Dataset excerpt
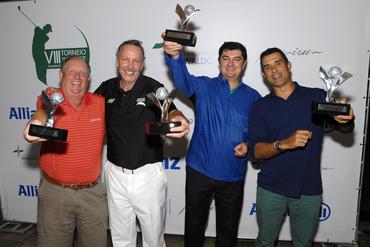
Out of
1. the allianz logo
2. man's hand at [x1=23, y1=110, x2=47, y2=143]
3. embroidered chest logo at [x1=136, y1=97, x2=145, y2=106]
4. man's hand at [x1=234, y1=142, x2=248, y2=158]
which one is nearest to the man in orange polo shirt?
man's hand at [x1=23, y1=110, x2=47, y2=143]

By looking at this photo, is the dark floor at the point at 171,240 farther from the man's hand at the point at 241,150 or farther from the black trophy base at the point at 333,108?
the black trophy base at the point at 333,108

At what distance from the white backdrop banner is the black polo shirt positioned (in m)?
0.94

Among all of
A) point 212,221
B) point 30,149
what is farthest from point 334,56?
point 30,149

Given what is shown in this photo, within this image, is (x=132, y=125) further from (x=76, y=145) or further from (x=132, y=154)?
(x=76, y=145)

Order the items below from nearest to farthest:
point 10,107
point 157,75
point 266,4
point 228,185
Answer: point 228,185, point 266,4, point 157,75, point 10,107

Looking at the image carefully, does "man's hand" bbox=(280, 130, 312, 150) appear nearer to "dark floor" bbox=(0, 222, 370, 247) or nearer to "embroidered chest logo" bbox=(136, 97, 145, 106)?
"embroidered chest logo" bbox=(136, 97, 145, 106)

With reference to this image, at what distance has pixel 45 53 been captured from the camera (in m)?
3.10

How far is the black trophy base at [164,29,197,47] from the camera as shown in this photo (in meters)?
1.77

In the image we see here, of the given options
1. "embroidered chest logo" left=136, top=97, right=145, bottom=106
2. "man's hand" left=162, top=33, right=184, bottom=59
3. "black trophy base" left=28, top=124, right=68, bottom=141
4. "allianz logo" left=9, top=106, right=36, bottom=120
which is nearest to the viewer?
"black trophy base" left=28, top=124, right=68, bottom=141

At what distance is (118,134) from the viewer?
6.68ft

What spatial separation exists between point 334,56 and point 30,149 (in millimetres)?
3354

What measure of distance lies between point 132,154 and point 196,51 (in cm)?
136

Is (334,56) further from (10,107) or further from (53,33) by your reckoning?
(10,107)

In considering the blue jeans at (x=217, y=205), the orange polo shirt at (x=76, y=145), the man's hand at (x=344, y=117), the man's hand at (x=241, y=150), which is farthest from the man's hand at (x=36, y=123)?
the man's hand at (x=344, y=117)
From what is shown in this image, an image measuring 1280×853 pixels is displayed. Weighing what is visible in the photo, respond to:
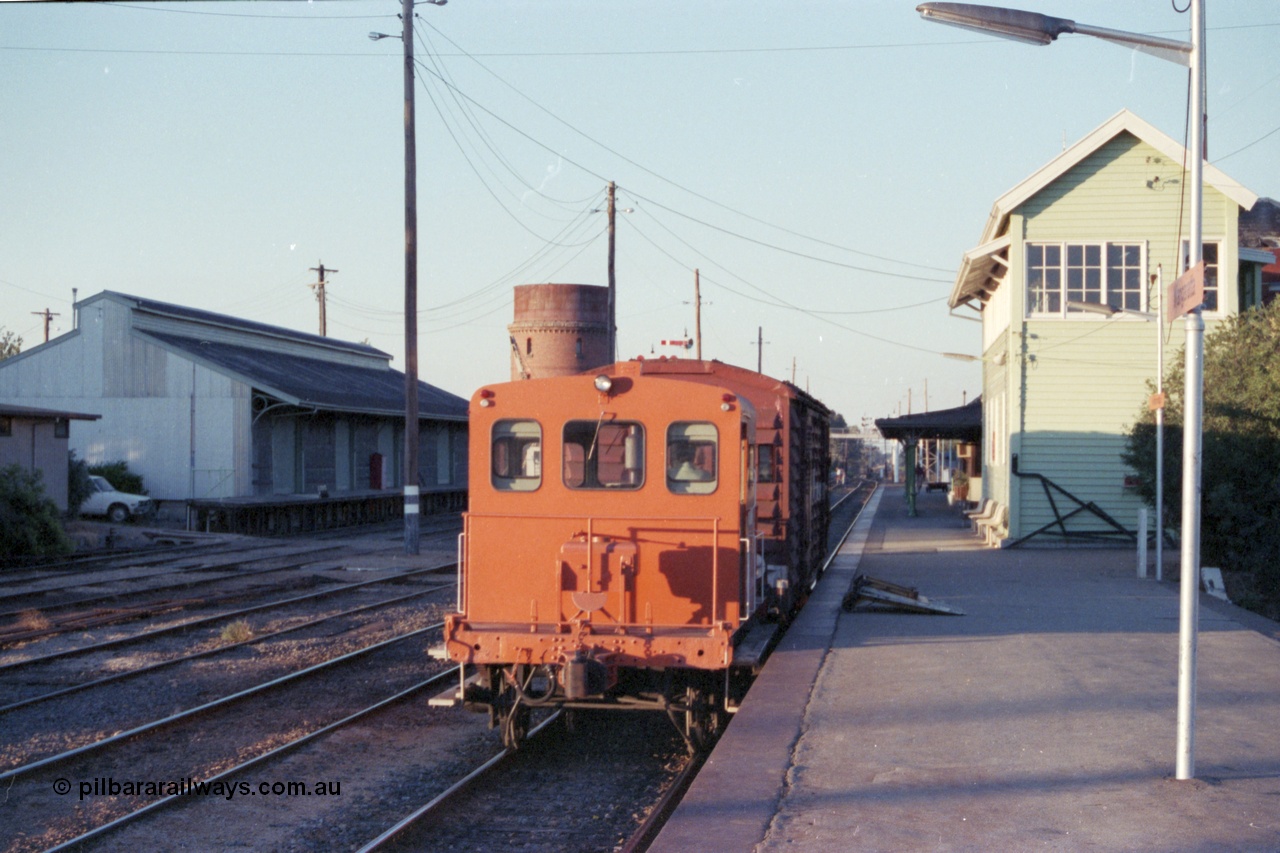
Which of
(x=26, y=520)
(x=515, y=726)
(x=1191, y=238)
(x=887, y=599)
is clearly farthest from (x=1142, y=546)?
(x=26, y=520)

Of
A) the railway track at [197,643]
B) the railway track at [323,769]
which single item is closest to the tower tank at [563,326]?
the railway track at [197,643]

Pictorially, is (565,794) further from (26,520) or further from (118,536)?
(118,536)

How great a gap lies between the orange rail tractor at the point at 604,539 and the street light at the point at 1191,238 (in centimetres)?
295

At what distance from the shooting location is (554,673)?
→ 8391 mm

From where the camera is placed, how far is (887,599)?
13.8 m

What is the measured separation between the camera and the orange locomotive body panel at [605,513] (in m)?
8.67

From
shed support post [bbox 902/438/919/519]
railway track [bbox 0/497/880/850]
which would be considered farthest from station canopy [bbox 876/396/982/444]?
railway track [bbox 0/497/880/850]

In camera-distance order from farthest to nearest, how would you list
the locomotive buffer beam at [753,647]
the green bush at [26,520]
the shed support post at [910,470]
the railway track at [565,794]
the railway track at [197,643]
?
the shed support post at [910,470]
the green bush at [26,520]
the railway track at [197,643]
the locomotive buffer beam at [753,647]
the railway track at [565,794]

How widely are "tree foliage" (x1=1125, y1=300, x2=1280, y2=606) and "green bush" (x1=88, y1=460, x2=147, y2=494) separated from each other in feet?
94.7

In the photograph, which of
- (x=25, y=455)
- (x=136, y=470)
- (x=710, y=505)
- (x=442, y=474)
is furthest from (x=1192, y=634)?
(x=442, y=474)

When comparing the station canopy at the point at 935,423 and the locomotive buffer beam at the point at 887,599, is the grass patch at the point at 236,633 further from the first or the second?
the station canopy at the point at 935,423

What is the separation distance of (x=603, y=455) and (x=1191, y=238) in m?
4.34

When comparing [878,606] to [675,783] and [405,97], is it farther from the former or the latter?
[405,97]

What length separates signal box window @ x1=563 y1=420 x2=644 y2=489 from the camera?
8930 mm
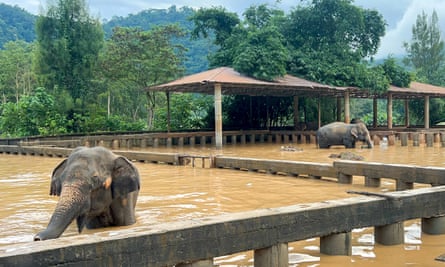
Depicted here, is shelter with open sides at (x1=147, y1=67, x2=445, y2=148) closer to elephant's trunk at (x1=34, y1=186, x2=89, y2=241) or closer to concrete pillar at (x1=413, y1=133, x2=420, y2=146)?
concrete pillar at (x1=413, y1=133, x2=420, y2=146)

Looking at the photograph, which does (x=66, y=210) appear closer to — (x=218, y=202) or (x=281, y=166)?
(x=218, y=202)

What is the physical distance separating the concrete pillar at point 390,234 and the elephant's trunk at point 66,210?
3.01m

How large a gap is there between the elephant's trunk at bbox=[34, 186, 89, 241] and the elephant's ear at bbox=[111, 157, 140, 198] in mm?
639

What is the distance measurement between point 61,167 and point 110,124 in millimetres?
23863

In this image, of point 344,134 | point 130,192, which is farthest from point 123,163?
point 344,134

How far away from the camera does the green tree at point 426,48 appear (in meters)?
50.2

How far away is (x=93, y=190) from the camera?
17.7 feet

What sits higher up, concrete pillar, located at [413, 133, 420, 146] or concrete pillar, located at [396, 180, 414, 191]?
concrete pillar, located at [413, 133, 420, 146]

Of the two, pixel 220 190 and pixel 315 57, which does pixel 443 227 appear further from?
pixel 315 57

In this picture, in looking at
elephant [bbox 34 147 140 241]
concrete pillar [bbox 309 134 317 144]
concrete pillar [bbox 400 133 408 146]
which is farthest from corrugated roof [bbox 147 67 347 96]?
elephant [bbox 34 147 140 241]

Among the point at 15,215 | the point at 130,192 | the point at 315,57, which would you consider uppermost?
the point at 315,57

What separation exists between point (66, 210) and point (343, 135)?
725 inches

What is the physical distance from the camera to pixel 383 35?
3266 cm

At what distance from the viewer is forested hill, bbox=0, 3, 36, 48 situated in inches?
2663
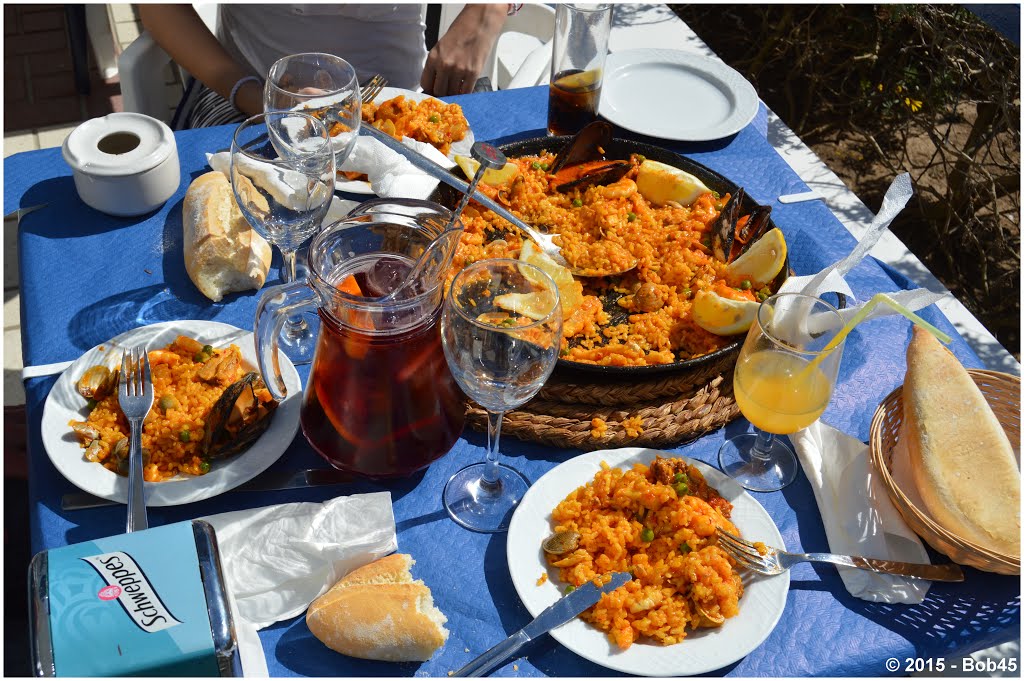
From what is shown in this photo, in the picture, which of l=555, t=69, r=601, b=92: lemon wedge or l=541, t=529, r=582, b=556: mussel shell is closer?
l=541, t=529, r=582, b=556: mussel shell

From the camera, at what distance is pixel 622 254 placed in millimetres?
1823

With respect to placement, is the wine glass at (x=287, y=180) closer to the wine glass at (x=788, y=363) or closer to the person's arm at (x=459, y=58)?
the wine glass at (x=788, y=363)

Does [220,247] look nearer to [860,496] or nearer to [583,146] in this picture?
[583,146]

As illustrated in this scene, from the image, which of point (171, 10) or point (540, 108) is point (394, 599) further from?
point (171, 10)

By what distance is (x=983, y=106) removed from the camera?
340cm

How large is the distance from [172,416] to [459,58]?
1.65 metres

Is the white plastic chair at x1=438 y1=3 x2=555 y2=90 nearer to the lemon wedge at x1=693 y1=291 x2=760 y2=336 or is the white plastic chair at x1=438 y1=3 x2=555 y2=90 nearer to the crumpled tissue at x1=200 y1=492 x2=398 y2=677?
the lemon wedge at x1=693 y1=291 x2=760 y2=336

• **WRITTEN EXERCISE**
Without the pictures, transcribe the listing above exactly.

• **SOLUTION TO THIS PROBLEM**
Out of
1. the allianz logo
2. man's hand at [x1=23, y1=110, x2=47, y2=143]
3. embroidered chest logo at [x1=136, y1=97, x2=145, y2=106]
4. man's hand at [x1=234, y1=142, x2=248, y2=158]
which one is nearest to the man in orange polo shirt?
man's hand at [x1=23, y1=110, x2=47, y2=143]

By looking at this photo, is the dark floor at the point at 171,240 farther from the man's hand at the point at 241,150 or farther from the black trophy base at the point at 333,108?
the black trophy base at the point at 333,108

At what distance from the white backdrop banner is the black polo shirt positioned (in m)?
0.94

Among all of
A) point 212,221
B) point 30,149
what is farthest from point 334,56?
point 30,149

Given what is shown in this photo, within this image, is (x=132, y=125) further from (x=76, y=145) or further from (x=132, y=154)?
(x=76, y=145)

Order the items below from nearest to farthest:
point 10,107
point 157,75
point 266,4
point 228,185
Answer: point 228,185, point 266,4, point 157,75, point 10,107

Looking at the image carefully, does "man's hand" bbox=(280, 130, 312, 150) appear nearer to "dark floor" bbox=(0, 222, 370, 247) or nearer to "embroidered chest logo" bbox=(136, 97, 145, 106)?
"embroidered chest logo" bbox=(136, 97, 145, 106)

With reference to this image, at what distance has pixel 45 53 been captured from the camera (in m)?
3.10

How far is the black trophy base at [164,29,197,47] from the camera as shown in this photo (in meters)?
1.77

In the image we see here, of the given options
1. "embroidered chest logo" left=136, top=97, right=145, bottom=106
2. "man's hand" left=162, top=33, right=184, bottom=59
3. "black trophy base" left=28, top=124, right=68, bottom=141
4. "allianz logo" left=9, top=106, right=36, bottom=120
which is nearest to the viewer?
"black trophy base" left=28, top=124, right=68, bottom=141

At what distance is (118,134) from the viewer?
6.68ft

What spatial separation exists between point 334,56 and point 30,149 (in millimetres)?
3354

What measure of distance lies between point 132,154 and point 196,51 (in cm)?
136

Is (334,56) further from (10,107) or further from (53,33) by your reckoning?
(10,107)

In considering the blue jeans at (x=217, y=205), the orange polo shirt at (x=76, y=145), the man's hand at (x=344, y=117), the man's hand at (x=241, y=150), which is farthest from the man's hand at (x=36, y=123)?
the man's hand at (x=344, y=117)
From what is shown in this image, an image measuring 1280×853 pixels is displayed. Weighing what is visible in the photo, respond to:
Which of
(x=26, y=520)
(x=515, y=726)
(x=1191, y=238)
(x=887, y=599)
is clearly farthest from (x=1142, y=546)?
(x=26, y=520)

Of
A) the railway track at [197,643]
B) the railway track at [323,769]
which single item is closest to the tower tank at [563,326]?
the railway track at [197,643]

Pictorially, is (565,794) further from (26,520) or further from (118,536)?
(118,536)

How great a gap lies between the orange rail tractor at the point at 604,539 and the street light at the point at 1191,238 (in centimetres)?
295

At what distance from the shooting location is (554,673)?
→ 8391 mm

From where the camera is placed, how far is (887,599)?
13.8 m

What is the measured separation between the camera and the orange locomotive body panel at [605,513] (in m)?
8.67

From
shed support post [bbox 902/438/919/519]
railway track [bbox 0/497/880/850]
which would be considered farthest from station canopy [bbox 876/396/982/444]?
railway track [bbox 0/497/880/850]

In camera-distance order from farthest to nearest, how would you list
the locomotive buffer beam at [753,647]
the green bush at [26,520]
the shed support post at [910,470]
the railway track at [565,794]
the railway track at [197,643]
?
the shed support post at [910,470]
the green bush at [26,520]
the railway track at [197,643]
the locomotive buffer beam at [753,647]
the railway track at [565,794]

How widely are "tree foliage" (x1=1125, y1=300, x2=1280, y2=606) and "green bush" (x1=88, y1=460, x2=147, y2=494) separated from each other in feet?
94.7

In the photograph, which of
- (x=25, y=455)
- (x=136, y=470)
- (x=710, y=505)
- (x=442, y=474)
is furthest from (x=1192, y=634)?
(x=442, y=474)

When comparing the station canopy at the point at 935,423 and the locomotive buffer beam at the point at 887,599, is the grass patch at the point at 236,633 further from the first or the second?
the station canopy at the point at 935,423

What is the separation distance of (x=603, y=455) and (x=1191, y=238) in m?
4.34

When comparing [878,606] to [675,783] and [405,97], is it farther from the former or the latter?
[405,97]

What length separates signal box window @ x1=563 y1=420 x2=644 y2=489 from the camera?
8930 mm
Depicted here, is shelter with open sides at (x1=147, y1=67, x2=445, y2=148) closer to elephant's trunk at (x1=34, y1=186, x2=89, y2=241) or closer to concrete pillar at (x1=413, y1=133, x2=420, y2=146)?
concrete pillar at (x1=413, y1=133, x2=420, y2=146)

Looking at the photograph, which does (x=66, y=210) appear closer to — (x=218, y=202) or (x=281, y=166)?
(x=218, y=202)

What is the physical distance separating the concrete pillar at point 390,234 and the elephant's trunk at point 66,210?
3.01m

How large a gap is there between the elephant's trunk at bbox=[34, 186, 89, 241] and the elephant's ear at bbox=[111, 157, 140, 198] in mm?
639

What is the distance measurement between point 61,167 and point 110,124 in millimetres?
23863

In this image, of point 344,134 | point 130,192, which is farthest from point 123,163?
point 344,134

How far away from the camera does the green tree at point 426,48 appear (in meters)?
50.2

How far away is (x=93, y=190) from the camera?
17.7 feet

What sits higher up, concrete pillar, located at [413, 133, 420, 146] or concrete pillar, located at [396, 180, 414, 191]?
concrete pillar, located at [413, 133, 420, 146]

Of the two, pixel 220 190 and pixel 315 57, which does pixel 443 227 appear further from?
pixel 315 57

In this picture, in looking at
elephant [bbox 34 147 140 241]
concrete pillar [bbox 309 134 317 144]
concrete pillar [bbox 400 133 408 146]
which is farthest from corrugated roof [bbox 147 67 347 96]?
elephant [bbox 34 147 140 241]

Among the point at 15,215 | the point at 130,192 | the point at 315,57, which would you consider uppermost?
the point at 315,57

What separation exists between point (66, 210) and point (343, 135)?
725 inches

What is the physical distance from the camera to pixel 383 35?
3266 cm

At what distance from the viewer is forested hill, bbox=0, 3, 36, 48 situated in inches?
2663
From what is shown in this photo, in the picture, which of l=555, t=69, r=601, b=92: lemon wedge or l=541, t=529, r=582, b=556: mussel shell is closer?
l=541, t=529, r=582, b=556: mussel shell

From the camera, at what distance is pixel 622 254 placed in millimetres?
1823

With respect to placement, is the wine glass at (x=287, y=180) closer to the wine glass at (x=788, y=363) or closer to the person's arm at (x=459, y=58)?
the wine glass at (x=788, y=363)

Does [220,247] look nearer to [860,496] or nearer to [583,146] in this picture?
[583,146]

As illustrated in this scene, from the image, which of point (171, 10) or point (540, 108) is point (394, 599) further from?
point (171, 10)

By what distance is (x=983, y=106) removed from the camera?
340cm

How large is the distance from [172,416] to [459,58]?
1.65 metres

Is the white plastic chair at x1=438 y1=3 x2=555 y2=90 nearer to the lemon wedge at x1=693 y1=291 x2=760 y2=336 or is the white plastic chair at x1=438 y1=3 x2=555 y2=90 nearer to the crumpled tissue at x1=200 y1=492 x2=398 y2=677?
the lemon wedge at x1=693 y1=291 x2=760 y2=336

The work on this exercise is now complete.